About this psychology research article

Funding: Supported by Social Sciences and Humanities Research Council (SSHRC) Canada Graduate Scholarship, SSHRC Banting Postdoctoral Fellowship, SSHRC Insight Grants, SSHRC doctoral scholarship, and an IWK Health Centre Category A grant.

Source: Jessica Maxwell, University of Toronto.
Original Research: Maxwell, Jessica A.; Muise, Amy; MacDonald, Geoff; Day, Lisa C.; Rosen, Natalie O.; and Impett, Emily A. “How Implicit Theories of Sexuality Shape Sexual and Relationship Well-Being.” Journal of Personality and Social Psychology.
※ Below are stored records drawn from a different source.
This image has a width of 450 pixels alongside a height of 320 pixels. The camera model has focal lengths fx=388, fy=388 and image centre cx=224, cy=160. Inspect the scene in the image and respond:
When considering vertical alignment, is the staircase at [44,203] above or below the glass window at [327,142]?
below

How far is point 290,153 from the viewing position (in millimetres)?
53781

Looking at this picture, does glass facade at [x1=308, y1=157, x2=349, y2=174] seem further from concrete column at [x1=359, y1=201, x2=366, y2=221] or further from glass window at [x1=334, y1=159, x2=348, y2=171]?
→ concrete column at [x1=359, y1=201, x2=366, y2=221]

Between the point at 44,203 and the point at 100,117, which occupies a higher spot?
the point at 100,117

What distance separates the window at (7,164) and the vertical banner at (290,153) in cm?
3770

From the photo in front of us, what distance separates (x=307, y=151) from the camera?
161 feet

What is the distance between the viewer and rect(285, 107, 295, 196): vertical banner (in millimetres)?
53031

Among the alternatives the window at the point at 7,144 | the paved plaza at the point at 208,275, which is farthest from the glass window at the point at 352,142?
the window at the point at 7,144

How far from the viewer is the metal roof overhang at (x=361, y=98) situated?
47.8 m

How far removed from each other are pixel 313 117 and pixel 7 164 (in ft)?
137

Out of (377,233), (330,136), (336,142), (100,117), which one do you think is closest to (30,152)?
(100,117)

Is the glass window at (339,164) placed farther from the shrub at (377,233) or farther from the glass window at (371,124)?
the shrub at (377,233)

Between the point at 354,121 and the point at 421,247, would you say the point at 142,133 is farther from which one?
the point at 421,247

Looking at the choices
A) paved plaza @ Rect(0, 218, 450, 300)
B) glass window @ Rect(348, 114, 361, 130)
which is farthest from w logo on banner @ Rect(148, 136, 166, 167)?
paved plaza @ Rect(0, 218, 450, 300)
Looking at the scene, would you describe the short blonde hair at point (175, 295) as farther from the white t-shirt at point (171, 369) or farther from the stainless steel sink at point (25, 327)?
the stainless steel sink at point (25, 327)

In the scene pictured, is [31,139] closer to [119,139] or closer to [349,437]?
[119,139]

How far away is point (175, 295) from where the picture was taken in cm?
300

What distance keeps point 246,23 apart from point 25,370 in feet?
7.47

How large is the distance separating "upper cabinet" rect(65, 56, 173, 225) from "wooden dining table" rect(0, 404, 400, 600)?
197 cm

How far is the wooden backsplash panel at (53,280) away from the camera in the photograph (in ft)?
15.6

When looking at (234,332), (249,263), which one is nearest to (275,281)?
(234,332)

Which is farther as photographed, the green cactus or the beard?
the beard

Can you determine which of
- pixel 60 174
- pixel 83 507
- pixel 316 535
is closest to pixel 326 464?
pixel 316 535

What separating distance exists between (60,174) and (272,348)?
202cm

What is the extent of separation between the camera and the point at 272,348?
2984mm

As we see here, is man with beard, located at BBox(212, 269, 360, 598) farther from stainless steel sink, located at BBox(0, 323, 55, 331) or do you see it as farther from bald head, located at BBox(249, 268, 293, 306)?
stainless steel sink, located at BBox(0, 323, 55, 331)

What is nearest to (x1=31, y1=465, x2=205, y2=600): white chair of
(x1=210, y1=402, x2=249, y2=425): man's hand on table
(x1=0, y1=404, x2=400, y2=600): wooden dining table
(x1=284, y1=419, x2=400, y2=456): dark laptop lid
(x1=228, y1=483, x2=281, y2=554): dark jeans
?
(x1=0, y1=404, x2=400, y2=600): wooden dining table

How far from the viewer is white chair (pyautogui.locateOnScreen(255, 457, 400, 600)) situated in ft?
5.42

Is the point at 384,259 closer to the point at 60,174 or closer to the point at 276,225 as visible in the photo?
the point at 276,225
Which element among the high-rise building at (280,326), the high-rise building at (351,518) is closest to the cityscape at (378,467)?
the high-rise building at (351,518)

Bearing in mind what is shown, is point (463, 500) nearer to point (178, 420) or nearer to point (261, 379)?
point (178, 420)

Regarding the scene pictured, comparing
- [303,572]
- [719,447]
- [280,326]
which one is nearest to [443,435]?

Published online November 3, 2016. doi:10.1037/pspi0000078

Key takeaways

– Two distinct implicit beliefs about sexuality — sexual growth and sexual destiny — predict different patterns of sexual and relationship outcomes in long-term couples.
– Sexual-growth beliefs, which emphasize effort and learning, relate to higher and more stable sexual and relationship satisfaction over time.
– Sexual-destiny beliefs can support satisfaction only when partners experience clear sexual compatibility; when disagreements grow, destiny beliefs are linked to poorer relationship quality.
– Short media exposures can shift people’s sexual beliefs, suggesting cultural messages play a role in shaping expectations.
– Clinicians should help couples reframe sexual issues as common and solvable rather than as evidence that the relationship is failing.


Abstract

How Implicit Theories of Sexuality Shape Sexual and Relationship Well-Being

This research developed and validated a scale measuring two lay beliefs about maintaining sexual satisfaction over time: sexual growth (satisfaction results from effort and work) and sexual destiny (satisfaction results from finding a compatible partner). Across six studies (including cross-sectional surveys, a 21-day daily diary, dyadic samples, and an experimental manipulation; total N ≈ 1,896), higher sexual-growth beliefs predicted greater sexual and relationship satisfaction for individuals and partners. In contrast, sexual-destiny beliefs were beneficial only when partners experienced clear sexual compatibility; destiny beliefs amplified negative effects when sexual disagreements occurred. These associations remained after accounting for general relationship beliefs, indicating the unique role of sexuality-specific implicit theories in shaping sexual and relationship well-being.